Text segment -
[Start of Attachment]

Rosenfeld attacked the state’s premise that heterosexual households are more desirable and gay couples should be excluded. “If we excluded people by what group would most likely make the best progress, we would be excluding all but the Asian children,” based on academic success, said Rosenfeld.
Prof. Vivek Sankaran, a clinical professor at the University of Michigan Law School’s Child Advocacy Law Clinic, told the court that DeBoer and Rowse have done a “tremendous job” raising their special needs children. He also explained the challenges facing same-sex couples who are raising children together but unable to have both partners become legal parents. Current law, he said, “leaves one parent in relationship without any legal rights to the child.”
The plaintiff’s fourth witness, Gary Gates, Ph.D., a demographer and distinguished scholar at the Williams Institute of the UCLA School of Law, has analyzed U.S. Census data about the LGBT population. He testified that same-sex couples give the same reasons for wanting to marry as do other U.S. adults; love, companionship and making a lifetime commitment. He also testified that more than half of LGBT Americans already have children or want to have children, and same-sex couples are twice as likely to raise a foster child as opposite-sex couples.
The last witness for the plaintiff’s was Harvard historian Nancy Cott. The author of Public Vows, a study of marriage as a public institution, she served as an expert in the historic marriage equality cases before the U.S. Supreme Court.
“History shows that changes in marriage to bring it up to date with changing social, economic and ethical standards, have only made the institution stronger,” said Cott. She explained that marriage has changed over time to become a more equalitarian institution between two spouses, based on consent, with the definition of roles within the marriage left up to individuals. “By the mid and late 20th century,” said Cott, “the state had stepped out of prescribing how a couple conducts a marriage.
“Previous changes in marriage law were frequently responded to with a great deal of alarm and opposition about the future of marriage,” said Cott. “But the institution has proved to be resilient and flexible enough to respond to changing social needs.”

State’s Witnesses

The state got off to a rocky start March 3 when their first expert witness was rejected. Sherif Girgis, a 27-year-old Yale law student, was dismissed by Judge Friedman who ruled Girgis does not have the necessary credentials to be an expert witness.”I have no doubt that someday you will make a very good expert witness, but for now you only have your opinion,” said the judge.
Regnerus then took the stand as the state’s second witness. He presented his discredited research on same-sex parents poor child outcomes, and tried to convince the court that it is only prudent to restrict marriage to one man and one woman until more longitudinal studies can be conducted.
The same day Regenus testified in Detroit, the American Sociological Association submitted amicus briefs specifically criticizing Regnerus’ work in suits to overturn marriage bans in Oklahoma and Utah.
“The claim that same-sex parents produce less positive child outcomes than heterosexual parents is simply unsupported,” said ASA Executive Officer Sally T. Hillsman. “As I have stated before — and as I will continue to state — the Regnerus papers and other sources gay marriage opponents often rely on provide no basis for their arguments because this research does not directly examine the well-being of children raised by same-sex parents. Therefore, these analyses do not undermine the social science research consensus and do not establish a legitimate basis for gay marriage bans,” said Hillsman.
At press time, plaintiff’s attorneys were preparing to cross examine Regnerus. This is the first time Regnerus faces cross examination by opposing counsel. In previous trials his research was presented either in depositions or amicus briefs.

Closing Arguments and the Decision

Closing arguments are scheduled for Mar. 6. It is not clear when Judge Friedman will issue his final opinion.

[End of Attachment]

(Entries drawn from a collection)
[Start of Attachment]

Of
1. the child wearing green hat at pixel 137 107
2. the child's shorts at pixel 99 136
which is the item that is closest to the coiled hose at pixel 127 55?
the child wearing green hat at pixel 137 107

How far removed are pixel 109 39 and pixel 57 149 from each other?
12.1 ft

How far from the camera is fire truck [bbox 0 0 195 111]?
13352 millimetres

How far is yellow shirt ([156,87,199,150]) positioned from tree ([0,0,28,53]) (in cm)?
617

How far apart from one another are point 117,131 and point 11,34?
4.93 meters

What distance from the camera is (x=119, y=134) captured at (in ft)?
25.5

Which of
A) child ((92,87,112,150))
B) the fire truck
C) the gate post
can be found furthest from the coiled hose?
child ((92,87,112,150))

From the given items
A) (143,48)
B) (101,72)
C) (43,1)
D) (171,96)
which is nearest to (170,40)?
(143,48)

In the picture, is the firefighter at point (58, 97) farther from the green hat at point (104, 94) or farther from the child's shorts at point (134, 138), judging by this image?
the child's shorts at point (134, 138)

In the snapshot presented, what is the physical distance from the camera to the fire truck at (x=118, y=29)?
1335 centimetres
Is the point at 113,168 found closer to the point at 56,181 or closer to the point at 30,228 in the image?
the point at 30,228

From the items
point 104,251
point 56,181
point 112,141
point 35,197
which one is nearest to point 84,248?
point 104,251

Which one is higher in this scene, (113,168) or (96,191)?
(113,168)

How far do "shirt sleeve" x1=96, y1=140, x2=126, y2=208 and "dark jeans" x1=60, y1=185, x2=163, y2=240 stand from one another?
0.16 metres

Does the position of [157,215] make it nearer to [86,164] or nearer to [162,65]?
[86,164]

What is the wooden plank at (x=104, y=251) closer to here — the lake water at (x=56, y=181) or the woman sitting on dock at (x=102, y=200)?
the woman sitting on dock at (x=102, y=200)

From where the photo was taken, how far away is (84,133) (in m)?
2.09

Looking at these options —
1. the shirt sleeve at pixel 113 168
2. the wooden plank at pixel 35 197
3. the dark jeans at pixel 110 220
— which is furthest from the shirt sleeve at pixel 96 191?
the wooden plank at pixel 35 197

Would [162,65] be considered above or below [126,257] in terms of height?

[End of Attachment]

Study questions -
[A] From the trial report, extract the passage that begins at the words "The state got" and stops after the words "can be conducted.".
[B] Summarize the trial report in two sentences.
[C] Answer these questions from the trial report:
(i) What is the title of the book by Nancy Cott?
(ii) How old is Sherif Girgis?
(iii) According to Gary Gates, how much more likely are same-sex couples than opposite-sex couples to raise a foster child?

Answers for this exercise -
[A]
The state got off to a rocky start March 3 when their first expert witness was rejected. Sherif Girgis, a 27-year-old Yale law student, was dismissed by Judge Friedman who ruled Girgis does not have the necessary credentials to be an expert witness.”I have no doubt that someday you will make a very good expert witness, but for now you only have your opinion,” said the judge.
Regnerus then took the stand as the state’s second witness. He presented his discredited research on same-sex parents poor child outcomes, and tried to convince the court that it is only prudent to restrict marriage to one man and one woman until more longitudinal studies can be conducted.

[B] Witnesses including Vivek Sankaran, Gary Gates and Nancy Cott testified about the challenges facing same-sex couples raising children, their reasons for wanting to marry, and the history of marriage changing to meet new social needs. The state's first expert witness, Sherif Girgis, was rejected by Judge Friedman, and its second, Regnerus, presented research on same-sex parents that the American Sociological Association criticized in amicus briefs, with closing arguments scheduled for Mar. 6.

[C]
(i) Public Vows
(ii) 27
(iii) Twice as likely